• Set of tasks
a – Answer these questions using the text on the gender pensions gap:
(i) According to the text, why do women more often work fewer paid pensionable hours than men?
(ii) What is the statutory pensions automatic enrolment threshold given in the text?
(iii) What does the text call automatic enrolment applied to all employees?
b – Set down the part of the text on the gender pensions gap word for word, from "The fact that" up to and including "gender pensions gap?".

• Text shown
+++

The fact that both personal and workplace private pensions are closely aligned to paid work means that employers play an important role in determining post-retirement financial wellbeing. So what can employers do to close the gender pensions gap?
Women are more likely to work fewer paid pensionable hours than men over the course of their careers, as they more often work part-time or take career breaks, typically to assume caring responsibilities. Employers can address this by raising awareness of how working pattern choices will affect pensions, and provide employees both with information to make informed decisions, and with options for redressing any pension shortfalls. This may include giving people the choice of working longer hours later in their careers, retiring later or paying more into their pensions to make up for contribution gaps.
For women and men earning less than the statutory pensions automatic enrolment threshold of £10,000 per year, employers are statutorily obliged to let them know their options for joining the occupational pension scheme. Employers could consider going further and beyond their statutory obligations by automatically enrolling them into the company pension scheme, though this would increase the employers’ pensions costs. Employers can, however, simplify the administration of automatic enrolment by applying it to all employees. This would be contractual, rather than statutory, automatic enrolment.

+++

• Dataset section
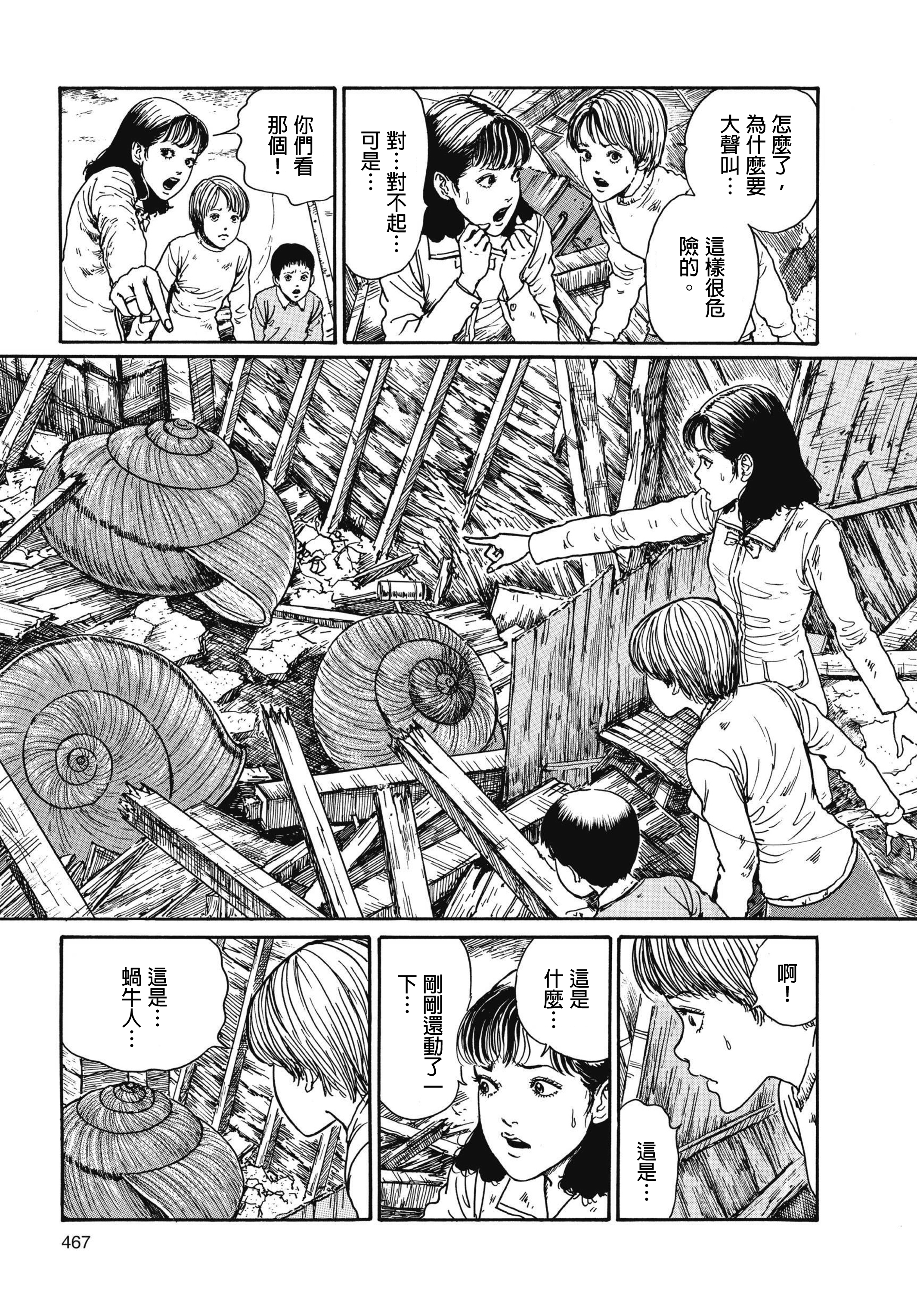 Page 468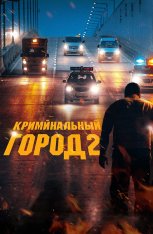 Криминальный город 2 / The Roundup / Beomjoе dosi 2 (2022) WEB-DL 1080p | Кинопоиск HD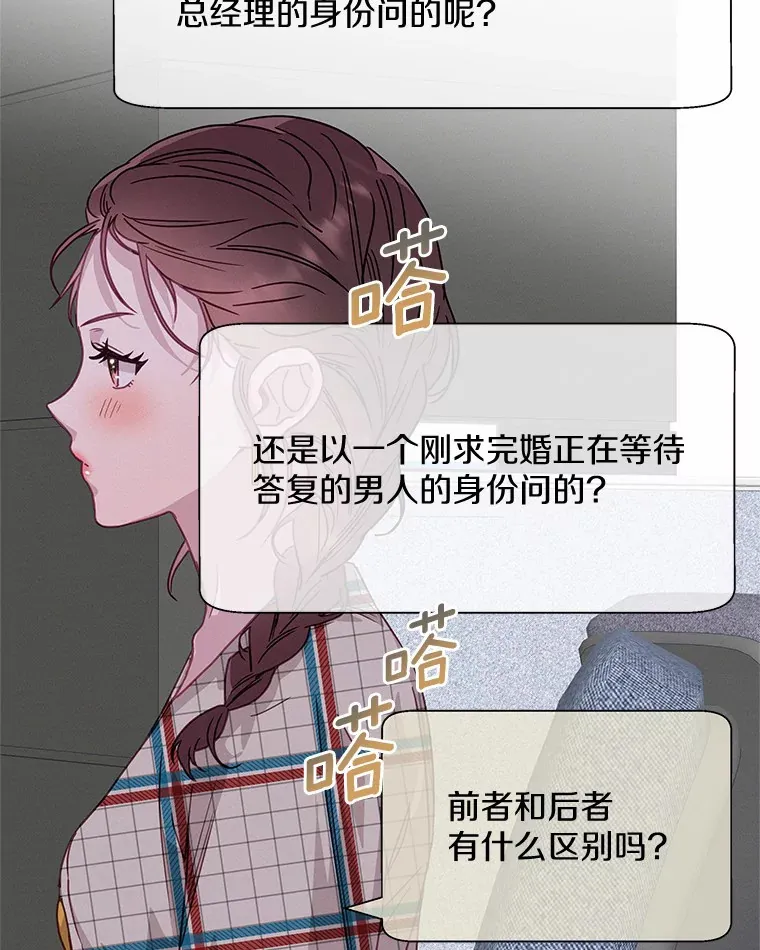 56.秘密恋爱 第56页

+++

• Solved tasks
a –
(i) They more often work part-time or take career breaks, typically to assume caring responsibilities.
(ii) £10,000 per year.
(iii) Contractual, rather than statutory, automatic enrolment.

b –
The fact that both personal and workplace private pensions are closely aligned to paid work means that employers play an important role in determining post-retirement financial wellbeing. So what can employers do to close the gender pensions gap?